Eric Kandel im Gespräch über kollektives Gedächtnis und Gehirnforschung

»Erinnerung landet nicht im Sperma«

Eric Kandel im Gespräch über kollektives Gedächtnis und Gehirnforschung

Neun Uhr morgens in einem großen Berliner Hotel. Der Mann kommt vom Schwimmen. Er ist in klassischer Wissenschaftler-Manier gekleidet – gedeckte Farben, rote Fliege. Wir kriegen alle was zu trinken. Ob er denn mit dem Film zufrieden sei. Nein, leider nicht so ganz, antwortet Kandel: »Die Arbeit ist sehr gut, aber ich bin nicht sehr gut.« Wenn man sich selbst im Film sehe, dann sei alles ganz anders. »Ich weiß, ich bin ein bisschen hyper.«

Er habe aber nicht gewusst, dass er den ganzen Tag rumgehe und so blöd lache. Dann lacht er charakteristisch.

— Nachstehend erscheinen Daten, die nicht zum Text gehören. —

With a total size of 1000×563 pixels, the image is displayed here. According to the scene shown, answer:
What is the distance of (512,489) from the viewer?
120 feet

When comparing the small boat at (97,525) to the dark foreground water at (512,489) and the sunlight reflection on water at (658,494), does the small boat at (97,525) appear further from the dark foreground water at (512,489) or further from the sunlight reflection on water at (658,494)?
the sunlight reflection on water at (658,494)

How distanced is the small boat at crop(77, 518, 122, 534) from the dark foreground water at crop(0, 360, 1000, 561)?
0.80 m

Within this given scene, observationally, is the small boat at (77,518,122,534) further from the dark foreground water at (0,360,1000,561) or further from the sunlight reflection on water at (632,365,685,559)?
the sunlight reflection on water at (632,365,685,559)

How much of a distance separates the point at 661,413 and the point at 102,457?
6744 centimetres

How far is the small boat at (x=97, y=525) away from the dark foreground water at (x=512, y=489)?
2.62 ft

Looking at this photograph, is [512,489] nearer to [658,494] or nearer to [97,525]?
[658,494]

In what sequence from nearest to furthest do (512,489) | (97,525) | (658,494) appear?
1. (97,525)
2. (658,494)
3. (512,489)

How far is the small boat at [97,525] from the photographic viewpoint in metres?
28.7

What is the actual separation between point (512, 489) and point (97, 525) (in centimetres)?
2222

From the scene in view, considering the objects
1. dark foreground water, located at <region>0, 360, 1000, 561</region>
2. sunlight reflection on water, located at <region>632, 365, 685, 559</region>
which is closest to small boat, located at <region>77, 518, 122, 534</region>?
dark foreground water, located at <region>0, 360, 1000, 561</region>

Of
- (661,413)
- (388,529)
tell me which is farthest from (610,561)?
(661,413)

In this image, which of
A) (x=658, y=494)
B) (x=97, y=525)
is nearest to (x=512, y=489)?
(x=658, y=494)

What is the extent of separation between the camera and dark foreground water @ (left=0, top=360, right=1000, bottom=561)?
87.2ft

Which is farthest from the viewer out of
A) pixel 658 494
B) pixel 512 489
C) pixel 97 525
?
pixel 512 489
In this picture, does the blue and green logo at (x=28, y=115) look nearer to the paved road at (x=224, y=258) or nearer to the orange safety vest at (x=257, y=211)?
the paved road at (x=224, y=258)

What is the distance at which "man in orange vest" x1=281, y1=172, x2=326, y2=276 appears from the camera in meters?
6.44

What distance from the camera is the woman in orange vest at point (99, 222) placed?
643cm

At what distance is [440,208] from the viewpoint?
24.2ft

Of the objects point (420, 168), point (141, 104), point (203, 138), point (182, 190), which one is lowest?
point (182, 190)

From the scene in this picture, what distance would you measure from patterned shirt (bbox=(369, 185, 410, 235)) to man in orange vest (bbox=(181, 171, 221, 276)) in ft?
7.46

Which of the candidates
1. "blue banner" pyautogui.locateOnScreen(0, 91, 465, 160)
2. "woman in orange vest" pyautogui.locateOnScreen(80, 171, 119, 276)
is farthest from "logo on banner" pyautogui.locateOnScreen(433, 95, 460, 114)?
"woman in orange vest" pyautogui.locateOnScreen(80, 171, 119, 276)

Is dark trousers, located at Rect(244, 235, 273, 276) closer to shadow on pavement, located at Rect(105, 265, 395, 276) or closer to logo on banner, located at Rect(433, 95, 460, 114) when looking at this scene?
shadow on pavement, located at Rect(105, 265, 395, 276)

In der Tat, das kommt im Film sehr oft vor. »Ich bin etwas geschockt von mir – wie ich herüberkomme.«

Aber von der wissenschaftlichen Seite sei der Film ganz gut. Dabei hätten sie gar kein Skript gehabt.

Gibt es ein kollektives Gedächtnis?

Die kulturelle Evolution dient parallel zur biolo­gischen Evolution dazu, Wissen und Verhalten von einer Generation auf die nächste zu übertragen. Instinkte werden vererbt, die Kultur aber nicht.
Man hat sich oft gefragt: Wie konnten die Leu­te in Deutschland, die so intelligent waren, so schlecht sein? Die Umgebung lehrt die Menschen zu handeln. Wie also konnten Ärzte im KZ Buchenwald zu Mördern werden, wo sie doch geschworen hatten, Menschenleben zu retten? Die haben gesagt: »Ich habe Leute gerettet. Die Juden waren eine Krankheit.« Das war anerzogen.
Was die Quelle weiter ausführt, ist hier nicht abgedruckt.